The Food and Drug Administration (FDA) has awarded the Medical College of Wisconsin in Milwaukee a three-year, $1 million Orphan Products Development grant to study infantile hemangiomas a vascular tumor of the skin or internal organs.
The unique, interdisciplinary, and multi-institutional study is led by co-principal investigators Beth Drolet, M.D., professor of dermatology and pediatrics, at the Medical College and medical director of the vascular anomalies and dermatology program at Childrens Hospital of Wisconsin; and Michael E. Kelly, M.D., Ph.D., assistant professor of pediatrics - hematology/oncology.
This is a major achievement for Drs. Drolet and Kelly to receive an FDA grant to study a neglected but important health issue in infants, says Dean and Executive Vice President Michael Dunn, M.D. Dr. Drolet noted the increase in incidence of this disease and found a way to fund research to develop better treatment options.
The new research builds on earlier Medical College studies supported by Childrens Hospital and Health System Foundation, the Dermatology Foundation, Childrens Research Institute, the Greater Milwaukee Foundation, and the NOVO Foundation.
Partnering with Childrens Hospital, Childrens Research Institute, our patient families, and private donors in the community was truly inspiring, says Dr. Drolet. Their generosity and support has empowered our center to create a vision for our research that will change the way infants with this disorder are cared for around the country.
In 2004, Childrens Hospital and the Medical College created the Birthmarks and Vascular Anomalies Center to better care for infants with hemangiomas and other vascular anomalies. This interdisciplinary program, composed of surgeons, oncologists, radiologists, and pathologists, treats patients from around the country.
Our preliminary studies show that the increased incidence of hemangiomas may be related to the increase in the rate of low birth weight infants in the United States, says Dr. Drolet. We are treating more of these infants while uniform guidelines for therapy and methods used to measure response to treatment of infants with hemangiomas are lacking.
Infantile hemangiomas are a common, yet poorly understood vascular tumor. Most hemangiomas are found in the skin, but sometimes, they occur in other organs in the body such as the liver, spleen, intestine, airway, lungs and the central nervous system. Unlike most birthmarks, cutaneous hemangiomas are tumors that undergo cellular proliferation.
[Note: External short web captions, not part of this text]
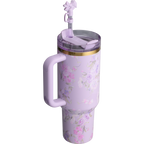 The Stanley x LoveShackFancy Quencher | 40 OZ (Vault)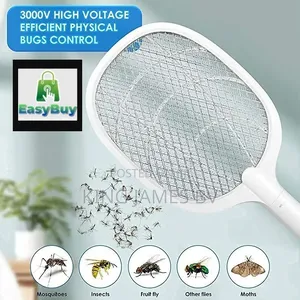 Electric Bug Zapper
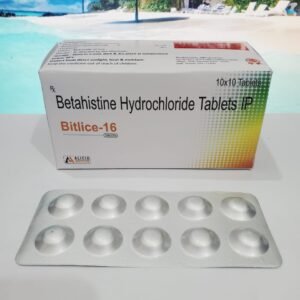 BITLICE-16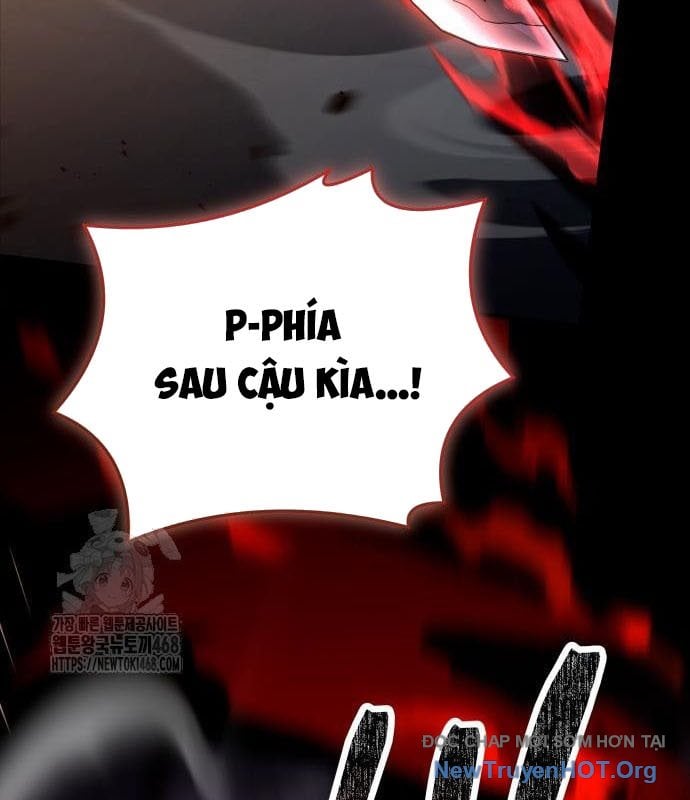 Kim Chiến Sĩ: Hành Trình Xây Dựng Đặc Tính: Chapter 53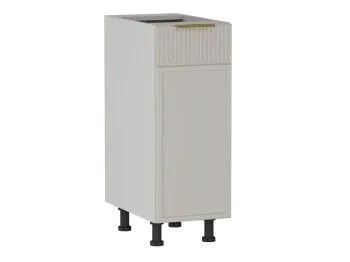 Стол С-30, Берта (300*528*820) Светлый Мокко, 22910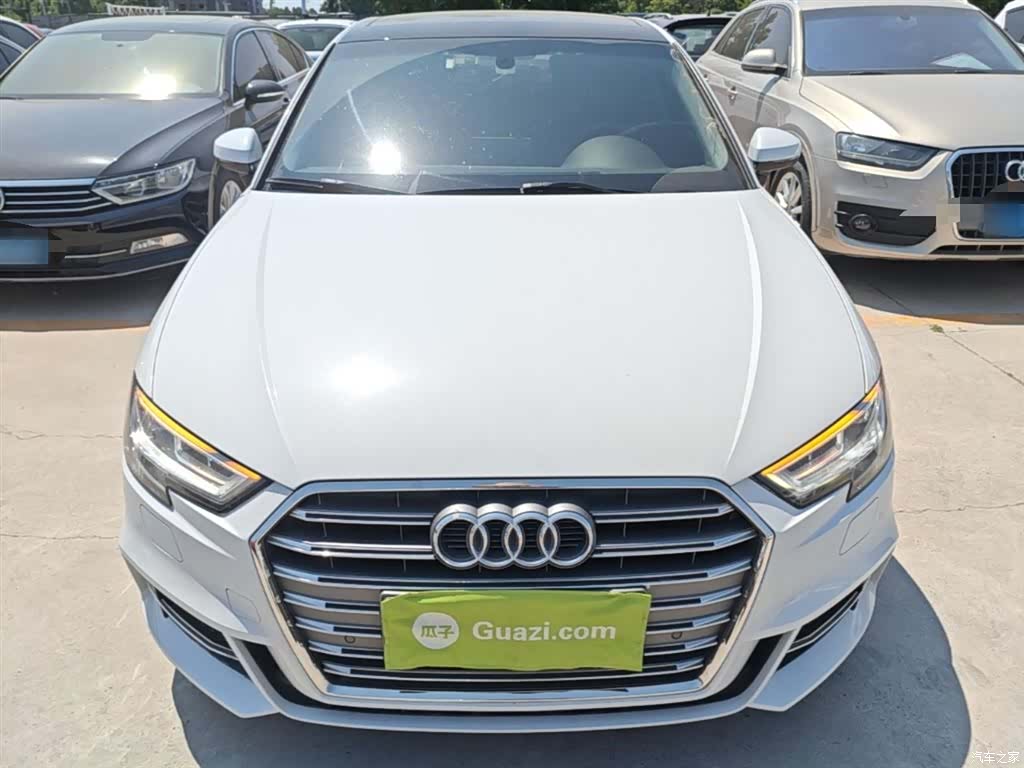 Audi A3, 2020 3
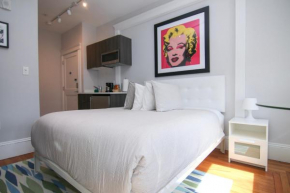 A Stylish Stay w/ a Queen Bed, Heated Floors.. #29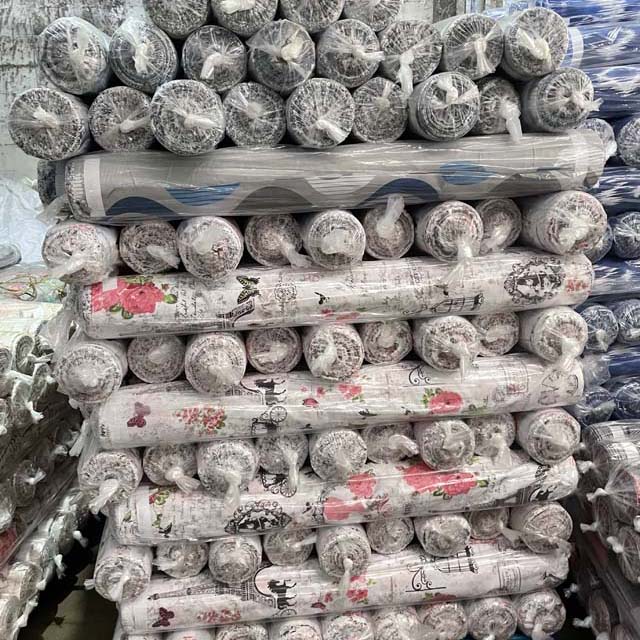 Tissu De Drap De Lit Bulk Fabric Tevna Nivînan Madrac Tkanina Tkanina Od Posteljine Suppliers Sheet Sets King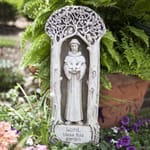 St. Francis 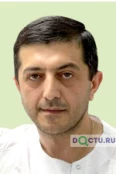 Хечоян Армен Араратович - Сочи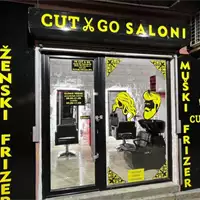 Cut & Go - Hairdresser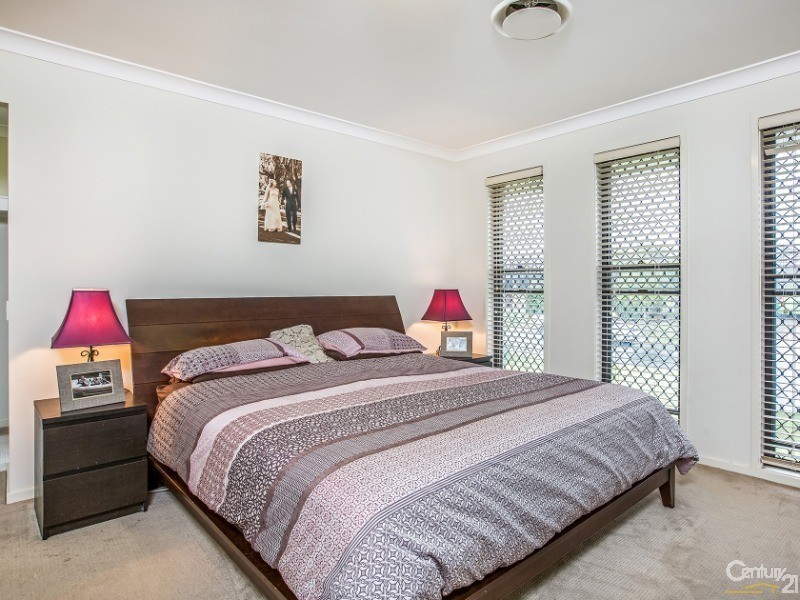 92 Nutmeg Drive, Griffin QLD 4503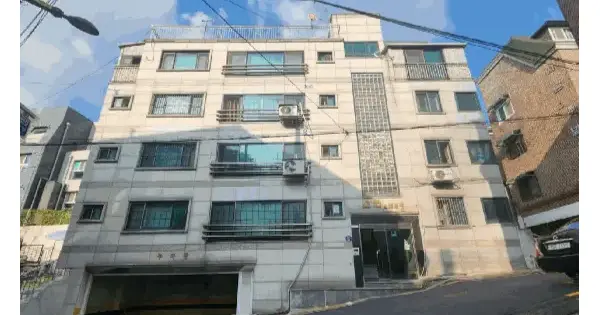 서울특별시 서대문구 북가좌동 351-21  4층401호 다세대주택 경매 물건 이미지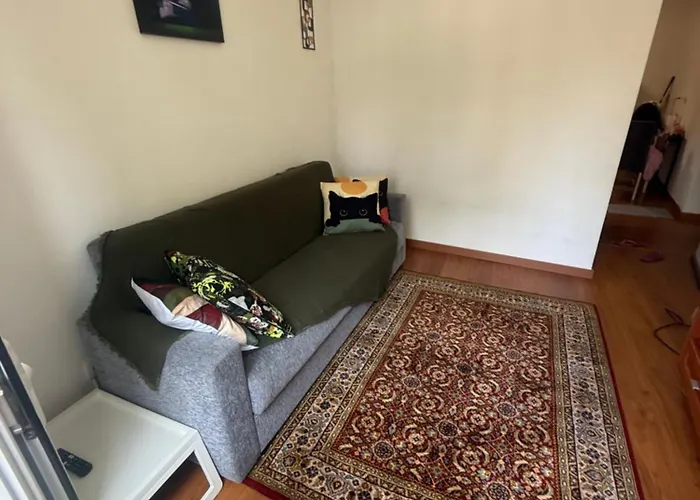 Recanto Em Carnide 度假居 Lisboa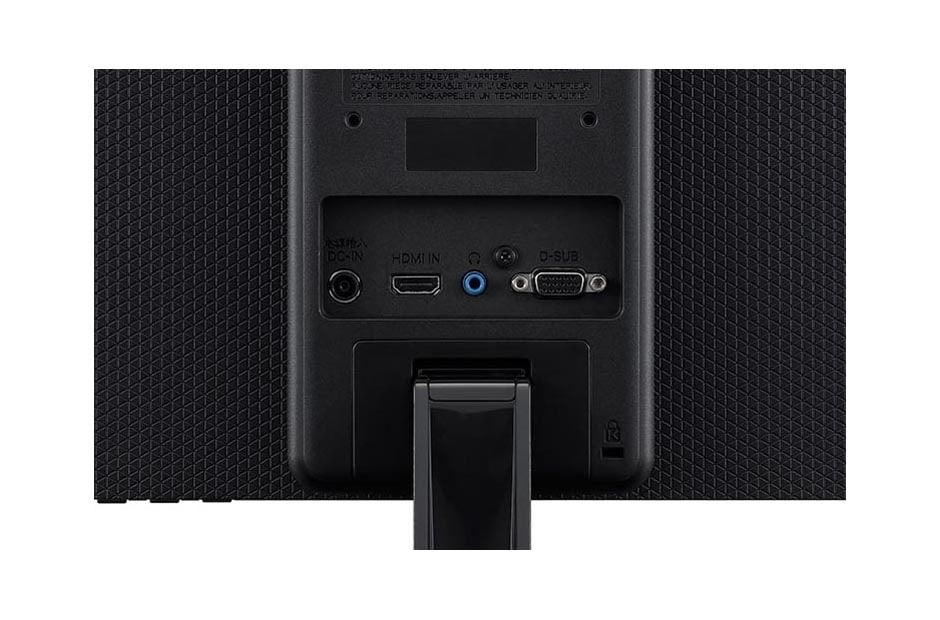 24M47VQ P LED Products Monitor Business LG Global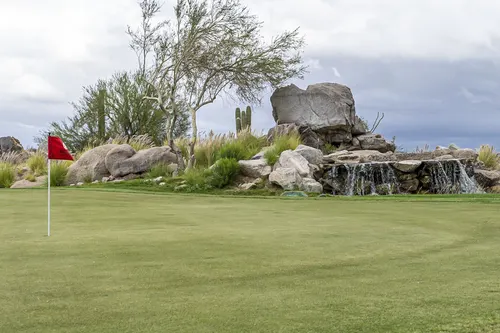 Sunridge Canyon in Fountain Hills, Arizona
They are either absent or barely evident at birth proliferating in the first few weeks to months of life, followed by a phase where they tend to decrease in size over several months to years.
Although most hemangiomas eventually resolve, many infants will suffer complications such as permanent disfigurement, ulceration, bleeding, loss of vision, airway obstruction, congestive heart failure and even death. Since hemangiomas can behave in vastly different ways and affect many different areas of the body, even physicians who are knowledgeable about hemangiomas and have access to diagnostic resources often find caring for affected infants challenging.
Drs. Drolet and Kelly will study infants diagnosed with large, complicated hemangiomas to determine and compare the effectiveness and safety of steroids in the current standard of care with a drug currently used for cancer.
Fifty infants with large and complicated hemangiomas will be randomly assigned to receive daily oral corticosteroid, prednisolone, or weekly IV vincristine for up to six months. The diagnostic, therapeutic and response criteria determined in this study may be used as a framework for future multi-institutional clinical trials to treat hemangiomas.
The study will provide answers as to which drug is more effective while at the same time providing opportunities for several additional investigators at the Medical College and at the Childrens Research Institute to examine pathogenesis of hemangiomas and genetic factors that influence disease susceptibility and response treatment. These unique partnerships should help develop even better and safer treatment options for these infants.